WHAT YOU NEED TO DO: Rewrite the part that opens with the line containing "Amongst the items" and closes with the line containing "2.61 metres", swapping "white sheer curtain" for "pale voile curtain" and keeping everything else the same. Leave the pictures out of your answer.

Collected data
● ● ● ● ●

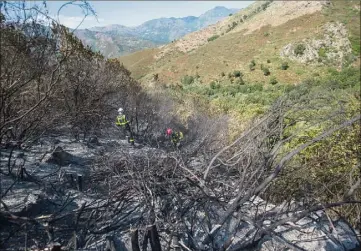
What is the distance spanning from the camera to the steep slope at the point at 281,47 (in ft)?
120

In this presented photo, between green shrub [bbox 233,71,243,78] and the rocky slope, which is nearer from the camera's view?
the rocky slope

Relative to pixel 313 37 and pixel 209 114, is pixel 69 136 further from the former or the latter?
pixel 313 37

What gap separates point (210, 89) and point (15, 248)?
3155cm

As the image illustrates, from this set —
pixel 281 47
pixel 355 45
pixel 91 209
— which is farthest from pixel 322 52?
pixel 91 209

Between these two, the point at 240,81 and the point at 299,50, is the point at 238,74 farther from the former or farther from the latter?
the point at 299,50

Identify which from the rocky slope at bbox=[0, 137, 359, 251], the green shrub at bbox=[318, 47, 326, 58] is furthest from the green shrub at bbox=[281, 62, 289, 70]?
the rocky slope at bbox=[0, 137, 359, 251]

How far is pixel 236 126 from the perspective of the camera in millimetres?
11539

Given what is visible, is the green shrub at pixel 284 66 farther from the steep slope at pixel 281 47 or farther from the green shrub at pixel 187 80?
the green shrub at pixel 187 80

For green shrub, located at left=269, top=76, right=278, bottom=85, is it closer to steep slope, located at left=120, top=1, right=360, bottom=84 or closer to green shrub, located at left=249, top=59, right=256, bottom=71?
steep slope, located at left=120, top=1, right=360, bottom=84

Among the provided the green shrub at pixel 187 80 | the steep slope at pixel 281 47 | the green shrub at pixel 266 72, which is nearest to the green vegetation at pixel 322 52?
the steep slope at pixel 281 47

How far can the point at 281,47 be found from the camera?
134ft

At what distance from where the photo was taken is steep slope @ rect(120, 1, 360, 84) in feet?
120

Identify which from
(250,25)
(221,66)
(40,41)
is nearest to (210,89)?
(221,66)

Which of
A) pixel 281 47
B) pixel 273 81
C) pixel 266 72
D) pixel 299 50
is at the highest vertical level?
pixel 281 47
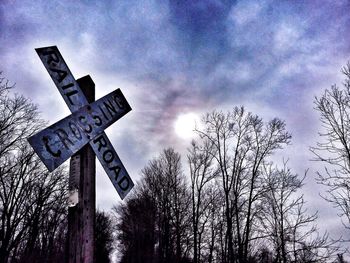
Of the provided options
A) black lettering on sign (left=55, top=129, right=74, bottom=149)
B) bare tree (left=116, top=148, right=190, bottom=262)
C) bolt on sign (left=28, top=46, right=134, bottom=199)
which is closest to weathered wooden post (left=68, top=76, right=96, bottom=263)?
bolt on sign (left=28, top=46, right=134, bottom=199)

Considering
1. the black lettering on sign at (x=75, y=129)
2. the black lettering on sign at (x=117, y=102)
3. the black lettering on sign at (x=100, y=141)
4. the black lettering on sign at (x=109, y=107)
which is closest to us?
the black lettering on sign at (x=75, y=129)

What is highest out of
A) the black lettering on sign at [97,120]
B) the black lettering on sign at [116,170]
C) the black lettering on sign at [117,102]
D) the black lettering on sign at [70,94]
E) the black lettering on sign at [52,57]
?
the black lettering on sign at [52,57]

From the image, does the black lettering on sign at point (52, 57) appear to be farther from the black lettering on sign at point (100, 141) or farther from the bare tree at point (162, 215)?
the bare tree at point (162, 215)

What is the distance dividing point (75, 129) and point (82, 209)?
0.65 meters

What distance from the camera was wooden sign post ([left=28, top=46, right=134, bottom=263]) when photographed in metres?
2.14

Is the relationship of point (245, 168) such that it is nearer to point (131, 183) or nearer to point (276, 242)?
point (276, 242)

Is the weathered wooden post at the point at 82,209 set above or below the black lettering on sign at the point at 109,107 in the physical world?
below

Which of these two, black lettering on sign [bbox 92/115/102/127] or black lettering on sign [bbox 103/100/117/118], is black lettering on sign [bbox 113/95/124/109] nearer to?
black lettering on sign [bbox 103/100/117/118]

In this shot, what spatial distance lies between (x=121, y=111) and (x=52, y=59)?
2.60 ft

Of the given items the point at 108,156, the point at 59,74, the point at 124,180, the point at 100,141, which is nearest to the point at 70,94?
the point at 59,74

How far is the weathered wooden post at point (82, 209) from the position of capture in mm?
2197

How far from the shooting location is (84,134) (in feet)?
7.93

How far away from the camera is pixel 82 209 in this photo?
231 cm

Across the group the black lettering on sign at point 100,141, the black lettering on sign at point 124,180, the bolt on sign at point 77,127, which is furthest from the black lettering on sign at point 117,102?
the black lettering on sign at point 124,180
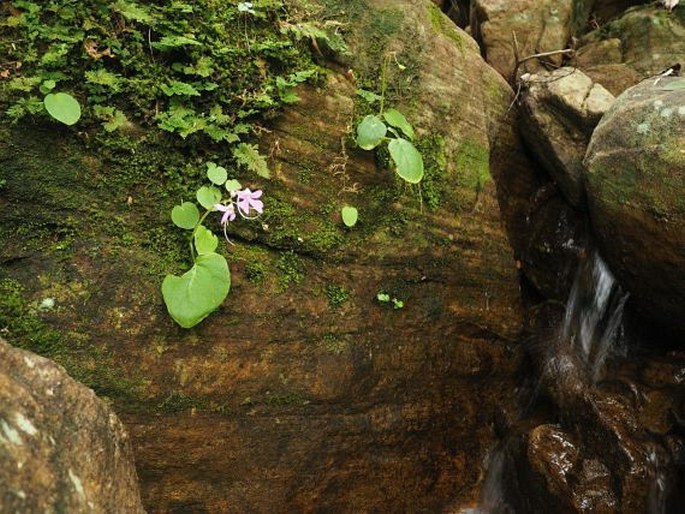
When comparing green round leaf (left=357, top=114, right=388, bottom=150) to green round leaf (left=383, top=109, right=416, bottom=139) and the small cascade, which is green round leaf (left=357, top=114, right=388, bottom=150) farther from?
the small cascade

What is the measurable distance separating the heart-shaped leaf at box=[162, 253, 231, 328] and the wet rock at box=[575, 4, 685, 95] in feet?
13.2

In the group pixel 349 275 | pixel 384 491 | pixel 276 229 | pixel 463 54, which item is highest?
pixel 463 54

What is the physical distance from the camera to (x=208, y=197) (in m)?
2.62

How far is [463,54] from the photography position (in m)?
3.86

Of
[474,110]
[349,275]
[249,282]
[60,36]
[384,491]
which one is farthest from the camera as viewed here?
[474,110]

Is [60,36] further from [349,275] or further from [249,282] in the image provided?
[349,275]

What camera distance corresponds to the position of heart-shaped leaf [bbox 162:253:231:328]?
2432mm

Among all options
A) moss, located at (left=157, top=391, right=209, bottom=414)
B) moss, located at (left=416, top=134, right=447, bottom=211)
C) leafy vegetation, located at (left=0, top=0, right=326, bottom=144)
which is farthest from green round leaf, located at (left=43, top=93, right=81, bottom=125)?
moss, located at (left=416, top=134, right=447, bottom=211)

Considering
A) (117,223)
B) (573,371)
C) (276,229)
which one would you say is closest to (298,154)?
(276,229)

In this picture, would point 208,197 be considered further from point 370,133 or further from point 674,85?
point 674,85

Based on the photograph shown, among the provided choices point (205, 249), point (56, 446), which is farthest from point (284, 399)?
point (56, 446)

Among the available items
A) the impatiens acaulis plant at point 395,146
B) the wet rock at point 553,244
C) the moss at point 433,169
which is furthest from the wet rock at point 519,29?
the impatiens acaulis plant at point 395,146

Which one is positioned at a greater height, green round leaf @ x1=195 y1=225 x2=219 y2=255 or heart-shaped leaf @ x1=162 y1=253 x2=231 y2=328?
green round leaf @ x1=195 y1=225 x2=219 y2=255

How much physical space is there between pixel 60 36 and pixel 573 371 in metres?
3.85
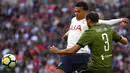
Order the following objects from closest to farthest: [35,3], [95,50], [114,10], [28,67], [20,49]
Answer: [95,50]
[28,67]
[20,49]
[114,10]
[35,3]

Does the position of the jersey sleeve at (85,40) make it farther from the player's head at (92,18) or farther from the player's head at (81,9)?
the player's head at (81,9)

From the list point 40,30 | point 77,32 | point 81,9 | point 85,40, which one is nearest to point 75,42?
point 77,32

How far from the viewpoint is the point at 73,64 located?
10523 millimetres

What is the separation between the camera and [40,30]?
75.8 feet

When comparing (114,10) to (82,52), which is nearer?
(82,52)

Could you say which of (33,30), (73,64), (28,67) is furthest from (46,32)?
(73,64)

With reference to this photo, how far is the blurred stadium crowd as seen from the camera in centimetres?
2022

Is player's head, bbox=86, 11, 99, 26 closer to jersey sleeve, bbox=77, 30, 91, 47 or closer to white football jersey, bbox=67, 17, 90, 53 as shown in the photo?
jersey sleeve, bbox=77, 30, 91, 47

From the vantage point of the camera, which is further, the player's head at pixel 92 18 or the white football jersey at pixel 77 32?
the white football jersey at pixel 77 32

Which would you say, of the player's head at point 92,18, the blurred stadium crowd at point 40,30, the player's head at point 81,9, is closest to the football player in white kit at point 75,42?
the player's head at point 81,9

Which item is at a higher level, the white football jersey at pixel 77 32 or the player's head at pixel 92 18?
the player's head at pixel 92 18

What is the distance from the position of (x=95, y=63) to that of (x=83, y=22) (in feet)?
4.33

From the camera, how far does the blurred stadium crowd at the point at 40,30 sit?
2022 cm

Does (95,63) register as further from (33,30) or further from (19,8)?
(19,8)
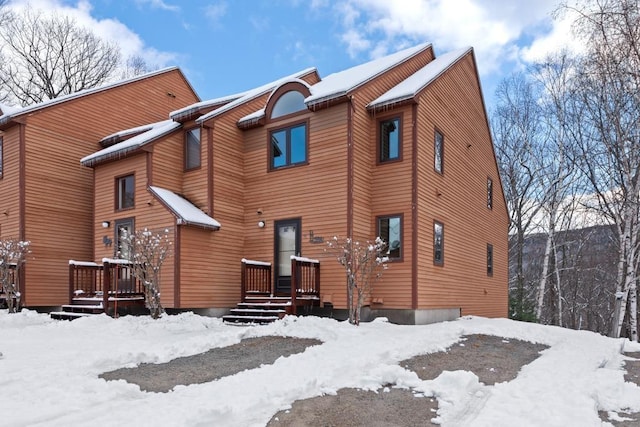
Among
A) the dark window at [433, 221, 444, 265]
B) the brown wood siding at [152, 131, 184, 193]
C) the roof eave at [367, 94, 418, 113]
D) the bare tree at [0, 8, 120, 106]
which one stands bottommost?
the dark window at [433, 221, 444, 265]

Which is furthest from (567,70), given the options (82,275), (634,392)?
(82,275)

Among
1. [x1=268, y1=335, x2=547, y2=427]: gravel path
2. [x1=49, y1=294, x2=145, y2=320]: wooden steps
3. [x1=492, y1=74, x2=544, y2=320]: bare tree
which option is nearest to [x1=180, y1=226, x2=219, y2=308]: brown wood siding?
[x1=49, y1=294, x2=145, y2=320]: wooden steps

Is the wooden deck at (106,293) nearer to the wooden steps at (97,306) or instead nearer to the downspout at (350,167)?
the wooden steps at (97,306)

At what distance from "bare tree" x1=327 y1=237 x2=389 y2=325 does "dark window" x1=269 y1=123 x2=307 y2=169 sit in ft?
7.99

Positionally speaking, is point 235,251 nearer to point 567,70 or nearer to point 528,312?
point 528,312

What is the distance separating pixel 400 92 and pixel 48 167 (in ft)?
34.7

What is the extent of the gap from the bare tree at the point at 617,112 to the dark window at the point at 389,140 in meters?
5.57

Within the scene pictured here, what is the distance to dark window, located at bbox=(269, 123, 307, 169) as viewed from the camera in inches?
469

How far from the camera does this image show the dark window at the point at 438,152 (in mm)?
12223

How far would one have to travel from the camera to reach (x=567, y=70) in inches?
750

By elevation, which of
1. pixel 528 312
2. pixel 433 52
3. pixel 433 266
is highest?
pixel 433 52

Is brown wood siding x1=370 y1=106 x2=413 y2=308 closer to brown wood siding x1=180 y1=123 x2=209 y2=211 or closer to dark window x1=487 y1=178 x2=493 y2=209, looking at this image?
brown wood siding x1=180 y1=123 x2=209 y2=211

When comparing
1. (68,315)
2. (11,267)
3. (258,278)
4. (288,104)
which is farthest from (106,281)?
(288,104)

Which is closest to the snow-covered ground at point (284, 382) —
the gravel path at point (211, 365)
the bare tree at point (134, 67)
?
the gravel path at point (211, 365)
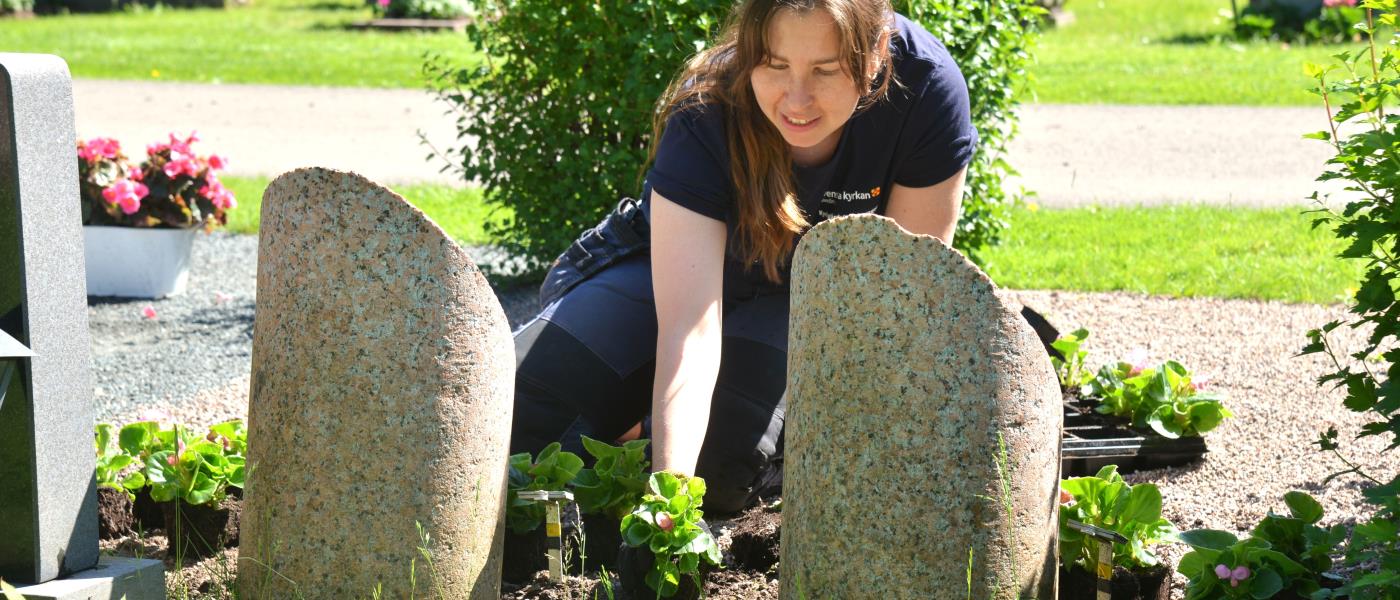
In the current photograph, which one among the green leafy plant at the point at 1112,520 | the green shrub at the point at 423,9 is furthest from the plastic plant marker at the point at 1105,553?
the green shrub at the point at 423,9

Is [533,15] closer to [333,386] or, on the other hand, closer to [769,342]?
[769,342]

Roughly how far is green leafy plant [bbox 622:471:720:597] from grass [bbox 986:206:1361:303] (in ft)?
10.6

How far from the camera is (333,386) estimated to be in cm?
216

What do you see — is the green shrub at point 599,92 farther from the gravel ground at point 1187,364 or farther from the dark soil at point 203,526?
the dark soil at point 203,526

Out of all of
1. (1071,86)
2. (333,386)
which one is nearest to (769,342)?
(333,386)

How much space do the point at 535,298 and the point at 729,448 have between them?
242cm

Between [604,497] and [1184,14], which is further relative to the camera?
[1184,14]

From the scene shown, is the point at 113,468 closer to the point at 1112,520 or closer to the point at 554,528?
the point at 554,528

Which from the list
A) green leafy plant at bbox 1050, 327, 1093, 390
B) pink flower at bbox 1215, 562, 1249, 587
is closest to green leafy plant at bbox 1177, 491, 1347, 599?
pink flower at bbox 1215, 562, 1249, 587

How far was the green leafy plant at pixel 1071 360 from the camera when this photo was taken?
355 cm

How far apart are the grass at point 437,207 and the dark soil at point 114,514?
3.31 meters

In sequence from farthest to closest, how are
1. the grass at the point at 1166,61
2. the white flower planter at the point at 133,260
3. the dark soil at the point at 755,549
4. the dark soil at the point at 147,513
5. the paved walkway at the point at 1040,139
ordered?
the grass at the point at 1166,61 → the paved walkway at the point at 1040,139 → the white flower planter at the point at 133,260 → the dark soil at the point at 147,513 → the dark soil at the point at 755,549

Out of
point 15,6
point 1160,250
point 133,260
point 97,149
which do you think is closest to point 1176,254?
point 1160,250

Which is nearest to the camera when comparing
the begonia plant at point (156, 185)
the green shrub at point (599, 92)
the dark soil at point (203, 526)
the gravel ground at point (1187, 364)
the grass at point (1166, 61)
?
the dark soil at point (203, 526)
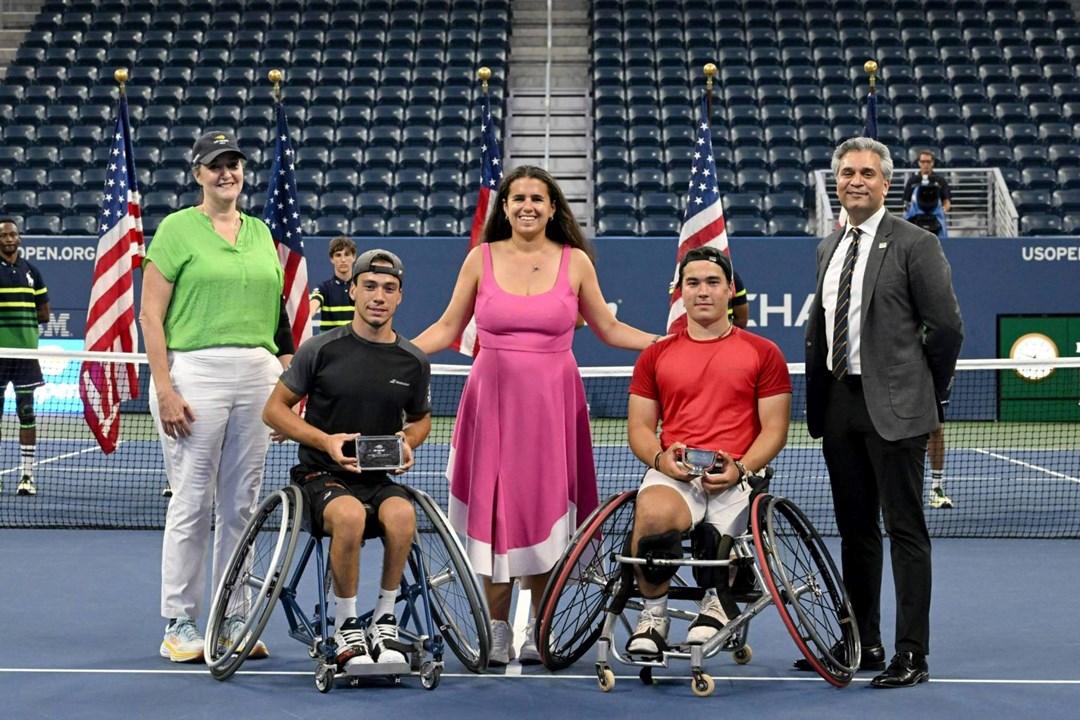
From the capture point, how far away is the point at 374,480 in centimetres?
500

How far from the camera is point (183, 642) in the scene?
516 cm

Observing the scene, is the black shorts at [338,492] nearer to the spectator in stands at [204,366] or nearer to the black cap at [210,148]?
the spectator in stands at [204,366]

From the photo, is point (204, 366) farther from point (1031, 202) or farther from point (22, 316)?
point (1031, 202)

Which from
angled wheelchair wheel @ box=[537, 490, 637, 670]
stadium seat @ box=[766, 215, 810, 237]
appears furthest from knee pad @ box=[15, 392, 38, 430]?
stadium seat @ box=[766, 215, 810, 237]

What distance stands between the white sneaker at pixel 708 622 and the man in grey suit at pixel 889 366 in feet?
1.95

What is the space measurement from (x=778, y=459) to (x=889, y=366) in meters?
7.21

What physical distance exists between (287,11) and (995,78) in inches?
441

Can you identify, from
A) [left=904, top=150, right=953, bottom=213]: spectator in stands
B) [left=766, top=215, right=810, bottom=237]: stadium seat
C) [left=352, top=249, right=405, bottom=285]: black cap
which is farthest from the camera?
[left=766, top=215, right=810, bottom=237]: stadium seat

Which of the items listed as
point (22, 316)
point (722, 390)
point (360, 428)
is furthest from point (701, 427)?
point (22, 316)

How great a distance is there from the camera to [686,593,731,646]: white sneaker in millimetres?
4824

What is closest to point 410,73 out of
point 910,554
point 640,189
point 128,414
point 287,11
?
point 287,11

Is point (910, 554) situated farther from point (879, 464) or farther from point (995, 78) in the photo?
point (995, 78)

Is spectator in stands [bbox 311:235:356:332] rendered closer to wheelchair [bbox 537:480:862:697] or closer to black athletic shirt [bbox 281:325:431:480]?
black athletic shirt [bbox 281:325:431:480]

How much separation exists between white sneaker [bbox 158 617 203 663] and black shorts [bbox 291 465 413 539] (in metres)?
0.74
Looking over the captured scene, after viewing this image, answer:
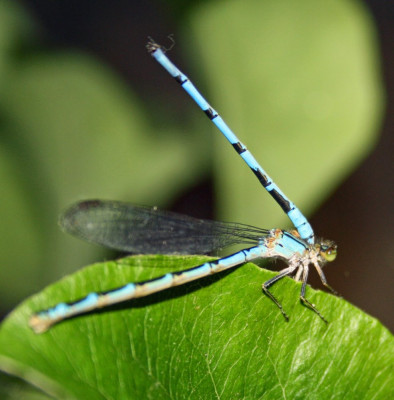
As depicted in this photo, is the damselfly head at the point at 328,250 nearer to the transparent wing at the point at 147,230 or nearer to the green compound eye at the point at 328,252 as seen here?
the green compound eye at the point at 328,252

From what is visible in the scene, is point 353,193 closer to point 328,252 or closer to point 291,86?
point 328,252

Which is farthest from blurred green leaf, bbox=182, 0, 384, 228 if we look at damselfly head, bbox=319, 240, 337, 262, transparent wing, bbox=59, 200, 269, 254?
damselfly head, bbox=319, 240, 337, 262

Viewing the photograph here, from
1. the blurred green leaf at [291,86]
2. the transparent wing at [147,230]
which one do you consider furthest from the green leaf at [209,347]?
the blurred green leaf at [291,86]

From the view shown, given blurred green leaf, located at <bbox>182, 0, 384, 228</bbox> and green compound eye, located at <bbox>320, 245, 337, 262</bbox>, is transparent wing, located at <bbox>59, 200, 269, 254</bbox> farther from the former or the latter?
green compound eye, located at <bbox>320, 245, 337, 262</bbox>

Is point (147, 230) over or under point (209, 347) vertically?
over

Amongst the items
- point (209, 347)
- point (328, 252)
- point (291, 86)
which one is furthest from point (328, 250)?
point (209, 347)

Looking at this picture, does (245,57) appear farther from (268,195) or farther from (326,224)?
(326,224)
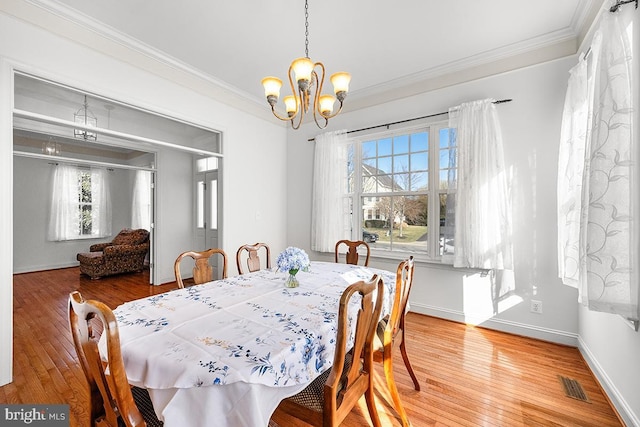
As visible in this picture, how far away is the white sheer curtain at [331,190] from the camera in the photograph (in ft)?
12.4

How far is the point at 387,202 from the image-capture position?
11.7 ft

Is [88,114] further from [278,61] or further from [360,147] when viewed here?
[360,147]

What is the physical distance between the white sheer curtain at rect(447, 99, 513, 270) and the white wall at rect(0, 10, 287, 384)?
2.61 metres

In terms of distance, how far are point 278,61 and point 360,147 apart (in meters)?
1.51

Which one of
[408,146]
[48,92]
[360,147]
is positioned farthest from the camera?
[360,147]

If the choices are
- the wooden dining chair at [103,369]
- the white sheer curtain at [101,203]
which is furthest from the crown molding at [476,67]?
the white sheer curtain at [101,203]

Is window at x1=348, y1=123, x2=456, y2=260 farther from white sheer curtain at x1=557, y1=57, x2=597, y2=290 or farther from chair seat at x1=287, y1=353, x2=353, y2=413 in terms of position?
chair seat at x1=287, y1=353, x2=353, y2=413

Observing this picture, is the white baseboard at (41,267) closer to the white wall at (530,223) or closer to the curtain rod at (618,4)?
the white wall at (530,223)

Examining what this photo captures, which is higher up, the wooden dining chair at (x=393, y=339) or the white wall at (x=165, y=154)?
the white wall at (x=165, y=154)

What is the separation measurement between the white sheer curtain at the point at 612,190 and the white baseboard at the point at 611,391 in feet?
2.03

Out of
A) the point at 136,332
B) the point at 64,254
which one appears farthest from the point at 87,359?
the point at 64,254

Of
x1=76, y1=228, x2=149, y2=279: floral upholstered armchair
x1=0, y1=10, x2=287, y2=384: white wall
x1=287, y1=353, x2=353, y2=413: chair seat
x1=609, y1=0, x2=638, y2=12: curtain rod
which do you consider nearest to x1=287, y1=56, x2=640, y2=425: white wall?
x1=609, y1=0, x2=638, y2=12: curtain rod

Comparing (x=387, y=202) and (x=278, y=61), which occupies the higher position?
(x=278, y=61)

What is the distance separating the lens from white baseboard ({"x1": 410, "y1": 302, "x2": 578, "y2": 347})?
Result: 8.21ft
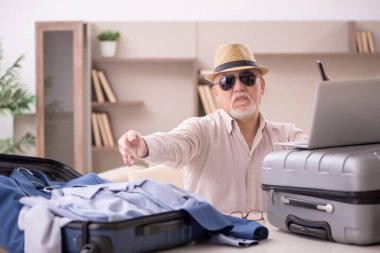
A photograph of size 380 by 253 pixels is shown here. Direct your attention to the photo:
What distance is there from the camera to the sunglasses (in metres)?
2.90

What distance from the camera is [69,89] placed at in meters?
6.68

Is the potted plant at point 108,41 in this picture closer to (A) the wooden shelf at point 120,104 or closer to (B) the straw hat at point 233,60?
(A) the wooden shelf at point 120,104

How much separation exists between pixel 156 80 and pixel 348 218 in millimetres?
5094

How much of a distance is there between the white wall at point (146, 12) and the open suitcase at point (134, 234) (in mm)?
5183

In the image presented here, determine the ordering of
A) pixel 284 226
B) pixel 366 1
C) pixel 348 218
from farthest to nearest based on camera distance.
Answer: pixel 366 1 < pixel 284 226 < pixel 348 218

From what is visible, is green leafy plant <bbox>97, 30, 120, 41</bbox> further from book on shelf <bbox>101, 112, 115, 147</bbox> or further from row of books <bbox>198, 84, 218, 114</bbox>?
row of books <bbox>198, 84, 218, 114</bbox>

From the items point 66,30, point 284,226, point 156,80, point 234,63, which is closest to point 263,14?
point 156,80

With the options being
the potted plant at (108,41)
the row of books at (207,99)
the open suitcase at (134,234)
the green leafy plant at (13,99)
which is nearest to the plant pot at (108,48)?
the potted plant at (108,41)

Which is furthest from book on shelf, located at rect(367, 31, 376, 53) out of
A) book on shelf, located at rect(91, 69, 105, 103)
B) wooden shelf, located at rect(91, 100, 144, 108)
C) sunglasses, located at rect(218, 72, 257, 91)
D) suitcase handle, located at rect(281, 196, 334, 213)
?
suitcase handle, located at rect(281, 196, 334, 213)

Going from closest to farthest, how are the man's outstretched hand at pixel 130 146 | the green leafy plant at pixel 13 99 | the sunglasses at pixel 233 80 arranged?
the man's outstretched hand at pixel 130 146 < the sunglasses at pixel 233 80 < the green leafy plant at pixel 13 99

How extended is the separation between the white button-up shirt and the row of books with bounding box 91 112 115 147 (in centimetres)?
374

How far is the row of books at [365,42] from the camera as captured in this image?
6523 millimetres

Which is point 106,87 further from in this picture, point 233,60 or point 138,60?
point 233,60

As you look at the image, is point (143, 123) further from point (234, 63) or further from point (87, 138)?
point (234, 63)
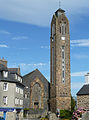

● ● ● ● ●

TASK SOLUTION:
Amongst the items
- point (209, 347)
- point (328, 252)
- point (291, 86)
which one is furthest from point (328, 250)?
point (209, 347)

Looking at this picture, does (245,57) appear farther from (268,195) or farther from (326,224)?
(326,224)
As visible in this picture, how far away is the pale voile curtain at [331,190] from the camera in the photograph (in ft)?
12.4

How far is the point at 387,202 from the image-capture position?
11.7 ft

Is [88,114] further from [278,61] or further from [360,147] when viewed here?
[360,147]

What is the physical distance between the pale voile curtain at rect(447, 99, 513, 270) and the white wall at rect(0, 10, 287, 384)?
2.61 metres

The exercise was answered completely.